Over several months of 2011, we really got to test this theory out. In Alice’s short life, she has lived in our original house in Joplin, the guest room of our friends in Webb City, a dorm room in Tennessee, a barn in Carthage, and finally, a tiny rent house back in Joplin. While I may miss our comfortable old house and its charming features, I know that our home is where we are – it’s where we get to make traditions together. Things like family snuggle time, nighttime dance party, and Alice’s bed and bath routine are ones that we can do anywhere, and the ones that we’ll enjoy regardless of where they happen.

Having a baby really does change you.

Without sounding too self-important, I have to admit that I never knew life could be this full before. Sure, I hear myself saying things like “please, just let me pick your nose” and “are you pooping right now?” but I also get a glimpse into our Father’s love for us – in that he gives and gives and we can offer so little in return. Also, rumor has it, Eric’s turned into a real softie since Alice came along.

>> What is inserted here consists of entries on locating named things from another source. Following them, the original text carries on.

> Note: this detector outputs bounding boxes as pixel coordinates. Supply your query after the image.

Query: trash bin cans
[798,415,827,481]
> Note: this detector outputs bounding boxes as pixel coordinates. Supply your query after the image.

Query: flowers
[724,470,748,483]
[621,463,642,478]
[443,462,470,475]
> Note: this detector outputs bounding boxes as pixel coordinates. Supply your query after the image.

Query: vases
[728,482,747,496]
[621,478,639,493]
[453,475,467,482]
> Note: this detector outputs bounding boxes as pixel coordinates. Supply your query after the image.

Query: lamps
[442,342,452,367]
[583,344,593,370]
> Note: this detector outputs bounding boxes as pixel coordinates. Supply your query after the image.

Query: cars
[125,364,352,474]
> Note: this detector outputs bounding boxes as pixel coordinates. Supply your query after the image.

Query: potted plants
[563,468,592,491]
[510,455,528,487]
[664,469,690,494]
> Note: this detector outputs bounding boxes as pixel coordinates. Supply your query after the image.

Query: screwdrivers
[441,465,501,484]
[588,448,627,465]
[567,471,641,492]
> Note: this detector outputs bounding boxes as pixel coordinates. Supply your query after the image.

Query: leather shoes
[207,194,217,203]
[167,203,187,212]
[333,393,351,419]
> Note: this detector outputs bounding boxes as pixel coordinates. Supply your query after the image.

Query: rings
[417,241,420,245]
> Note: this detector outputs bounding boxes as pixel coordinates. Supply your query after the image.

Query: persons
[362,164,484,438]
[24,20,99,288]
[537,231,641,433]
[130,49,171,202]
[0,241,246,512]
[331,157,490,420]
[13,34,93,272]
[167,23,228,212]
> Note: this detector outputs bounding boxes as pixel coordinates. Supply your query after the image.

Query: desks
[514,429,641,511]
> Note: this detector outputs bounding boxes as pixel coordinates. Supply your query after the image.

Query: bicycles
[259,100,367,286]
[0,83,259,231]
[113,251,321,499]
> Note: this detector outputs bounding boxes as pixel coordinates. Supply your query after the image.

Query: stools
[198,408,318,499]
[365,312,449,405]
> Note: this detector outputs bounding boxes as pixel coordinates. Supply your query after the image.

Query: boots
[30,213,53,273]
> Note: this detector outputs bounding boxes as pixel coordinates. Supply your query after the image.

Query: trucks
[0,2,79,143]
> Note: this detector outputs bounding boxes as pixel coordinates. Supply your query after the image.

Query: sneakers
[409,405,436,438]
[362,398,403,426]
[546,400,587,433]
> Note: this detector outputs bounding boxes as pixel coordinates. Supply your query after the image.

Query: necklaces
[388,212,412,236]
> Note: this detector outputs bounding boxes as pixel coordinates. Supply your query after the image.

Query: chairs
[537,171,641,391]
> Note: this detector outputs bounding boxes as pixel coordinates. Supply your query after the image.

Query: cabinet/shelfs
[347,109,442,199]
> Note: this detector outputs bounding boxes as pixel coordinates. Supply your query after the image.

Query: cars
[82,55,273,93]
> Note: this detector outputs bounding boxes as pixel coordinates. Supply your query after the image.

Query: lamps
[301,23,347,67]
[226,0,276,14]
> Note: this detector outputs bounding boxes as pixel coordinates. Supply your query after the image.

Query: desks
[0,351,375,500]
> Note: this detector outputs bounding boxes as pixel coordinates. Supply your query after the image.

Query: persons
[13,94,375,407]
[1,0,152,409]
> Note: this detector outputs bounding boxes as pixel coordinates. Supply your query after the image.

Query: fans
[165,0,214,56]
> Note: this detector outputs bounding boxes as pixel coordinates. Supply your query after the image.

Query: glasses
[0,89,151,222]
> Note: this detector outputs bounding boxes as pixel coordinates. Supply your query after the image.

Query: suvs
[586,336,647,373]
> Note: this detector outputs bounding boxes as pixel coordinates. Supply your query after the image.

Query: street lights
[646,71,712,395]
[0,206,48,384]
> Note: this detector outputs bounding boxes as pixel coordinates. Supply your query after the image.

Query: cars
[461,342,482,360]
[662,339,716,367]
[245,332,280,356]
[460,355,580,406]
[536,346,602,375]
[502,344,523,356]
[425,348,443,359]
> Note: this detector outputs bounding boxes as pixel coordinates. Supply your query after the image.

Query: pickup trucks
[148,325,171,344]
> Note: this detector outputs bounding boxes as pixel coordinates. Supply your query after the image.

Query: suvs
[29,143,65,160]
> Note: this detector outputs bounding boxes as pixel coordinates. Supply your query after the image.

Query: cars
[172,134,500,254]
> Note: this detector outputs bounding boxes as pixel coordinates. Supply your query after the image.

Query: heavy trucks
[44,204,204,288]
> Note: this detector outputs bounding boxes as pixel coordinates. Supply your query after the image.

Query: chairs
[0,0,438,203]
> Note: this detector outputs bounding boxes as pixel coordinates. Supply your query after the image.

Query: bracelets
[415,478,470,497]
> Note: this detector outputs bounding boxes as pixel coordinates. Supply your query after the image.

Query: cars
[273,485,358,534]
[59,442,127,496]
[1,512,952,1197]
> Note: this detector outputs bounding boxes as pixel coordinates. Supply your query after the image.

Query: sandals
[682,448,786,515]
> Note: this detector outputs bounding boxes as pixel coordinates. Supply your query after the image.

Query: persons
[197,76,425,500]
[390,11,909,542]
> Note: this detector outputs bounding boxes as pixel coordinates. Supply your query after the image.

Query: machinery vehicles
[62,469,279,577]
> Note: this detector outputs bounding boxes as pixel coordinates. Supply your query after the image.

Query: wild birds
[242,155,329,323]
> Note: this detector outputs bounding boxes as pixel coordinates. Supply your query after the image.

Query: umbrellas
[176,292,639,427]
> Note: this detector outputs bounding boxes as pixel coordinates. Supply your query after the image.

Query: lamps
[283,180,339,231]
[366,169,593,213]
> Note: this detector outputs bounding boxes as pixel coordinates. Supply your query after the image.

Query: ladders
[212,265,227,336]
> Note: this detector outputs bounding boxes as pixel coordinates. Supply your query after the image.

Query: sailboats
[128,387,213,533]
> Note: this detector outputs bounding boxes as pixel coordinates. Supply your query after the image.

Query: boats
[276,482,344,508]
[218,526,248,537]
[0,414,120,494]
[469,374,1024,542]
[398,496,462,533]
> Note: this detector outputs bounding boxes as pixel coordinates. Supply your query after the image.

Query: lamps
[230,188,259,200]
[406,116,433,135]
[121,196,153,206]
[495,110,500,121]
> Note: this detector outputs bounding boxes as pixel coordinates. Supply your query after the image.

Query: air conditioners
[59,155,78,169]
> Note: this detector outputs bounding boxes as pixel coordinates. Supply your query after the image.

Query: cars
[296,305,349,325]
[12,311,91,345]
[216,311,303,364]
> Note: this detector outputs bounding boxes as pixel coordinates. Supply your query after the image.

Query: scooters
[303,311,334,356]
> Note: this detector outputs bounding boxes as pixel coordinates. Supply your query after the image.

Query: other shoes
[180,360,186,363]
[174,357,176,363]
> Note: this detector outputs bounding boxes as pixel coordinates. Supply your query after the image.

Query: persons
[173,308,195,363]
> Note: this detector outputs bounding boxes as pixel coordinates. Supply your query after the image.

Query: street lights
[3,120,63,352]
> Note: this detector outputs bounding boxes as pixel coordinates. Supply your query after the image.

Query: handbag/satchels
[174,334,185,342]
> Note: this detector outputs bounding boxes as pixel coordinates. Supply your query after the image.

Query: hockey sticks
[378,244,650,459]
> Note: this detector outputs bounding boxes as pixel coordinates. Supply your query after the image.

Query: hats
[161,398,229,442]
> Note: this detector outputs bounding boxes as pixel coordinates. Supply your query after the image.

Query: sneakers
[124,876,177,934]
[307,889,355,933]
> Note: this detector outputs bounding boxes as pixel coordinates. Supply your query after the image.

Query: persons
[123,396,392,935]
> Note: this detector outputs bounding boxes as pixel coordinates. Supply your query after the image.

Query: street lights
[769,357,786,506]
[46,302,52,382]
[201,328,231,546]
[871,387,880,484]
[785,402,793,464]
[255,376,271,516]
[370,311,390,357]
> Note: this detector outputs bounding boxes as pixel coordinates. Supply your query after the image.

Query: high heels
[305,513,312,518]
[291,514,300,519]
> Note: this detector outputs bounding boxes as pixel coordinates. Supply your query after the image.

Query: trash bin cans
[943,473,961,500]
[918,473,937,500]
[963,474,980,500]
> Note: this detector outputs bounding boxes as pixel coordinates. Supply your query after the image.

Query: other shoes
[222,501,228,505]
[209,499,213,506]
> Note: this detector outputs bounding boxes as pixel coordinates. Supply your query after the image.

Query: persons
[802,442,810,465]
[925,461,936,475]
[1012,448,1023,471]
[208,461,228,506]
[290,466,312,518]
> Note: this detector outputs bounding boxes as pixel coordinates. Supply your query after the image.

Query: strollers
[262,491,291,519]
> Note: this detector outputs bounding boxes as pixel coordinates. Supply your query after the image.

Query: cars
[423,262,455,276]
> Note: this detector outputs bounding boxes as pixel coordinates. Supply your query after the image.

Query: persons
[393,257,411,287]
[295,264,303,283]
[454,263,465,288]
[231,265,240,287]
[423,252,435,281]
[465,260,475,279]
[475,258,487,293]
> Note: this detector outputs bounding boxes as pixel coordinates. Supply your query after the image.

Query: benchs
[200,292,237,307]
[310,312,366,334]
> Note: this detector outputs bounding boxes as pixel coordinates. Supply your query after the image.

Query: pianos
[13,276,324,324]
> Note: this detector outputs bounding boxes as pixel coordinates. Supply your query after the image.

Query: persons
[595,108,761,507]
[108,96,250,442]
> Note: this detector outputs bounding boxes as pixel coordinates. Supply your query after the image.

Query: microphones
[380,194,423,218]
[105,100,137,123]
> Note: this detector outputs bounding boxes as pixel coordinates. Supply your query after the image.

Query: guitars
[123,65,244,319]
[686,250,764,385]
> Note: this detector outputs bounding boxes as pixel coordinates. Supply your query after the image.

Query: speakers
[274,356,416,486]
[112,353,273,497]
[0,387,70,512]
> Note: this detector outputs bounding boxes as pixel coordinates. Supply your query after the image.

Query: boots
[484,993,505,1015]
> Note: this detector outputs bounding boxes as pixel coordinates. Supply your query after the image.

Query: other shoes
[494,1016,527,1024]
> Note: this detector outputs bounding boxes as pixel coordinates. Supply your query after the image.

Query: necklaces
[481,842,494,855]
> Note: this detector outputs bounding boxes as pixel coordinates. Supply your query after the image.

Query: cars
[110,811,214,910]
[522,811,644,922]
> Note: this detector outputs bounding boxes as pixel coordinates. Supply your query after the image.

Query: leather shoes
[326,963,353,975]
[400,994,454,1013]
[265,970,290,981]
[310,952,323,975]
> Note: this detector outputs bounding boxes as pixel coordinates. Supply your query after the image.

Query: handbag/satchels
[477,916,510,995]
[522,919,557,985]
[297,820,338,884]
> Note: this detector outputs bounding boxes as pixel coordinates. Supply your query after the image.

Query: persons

Vacations are a good thing.

All that changing is exhausting. Parenthood is not for the faint of heart. It’s a big commitment. Between incubating the baby, nursing the baby, and just the general wear and tear associated with keeping a baby alive, it’s vital to take some time off. This is especially true for Eric and I, who had nearly 9 glorious years together before having a baby. I will stand by anyone who says that getting away from the baby every once in awhile makes you a better parent. If a vacation is out of the question, a good nap will cure almost anything. I promise, the dishes can wait.

Normal is a constantly evolving concept.

We’ve often referred to life in the last 8 months as the “new normal”, and even that has changed a few times. It’s important not to get too caught up in what we should be doing at our age, why we haven’t reached all our goals yet, or when we will finally settle down. Instead, we need to accept that our life will change when it’s time and we should just enjoy our normal right now.

Some things don’t matter as much as I thought they did, some matter more.

Things that don’t matter so much: college football, a clean house, and having DVR. Things that do: hearing my baby breathe when she sleeps, dependable friends, and a good home insurance policy.

God hears prayers.

Even the little ones. So keep praying.

1 comment:

Kelly said...

Eric, your wife is awesome. As if you needed a reminder. :) Loved this.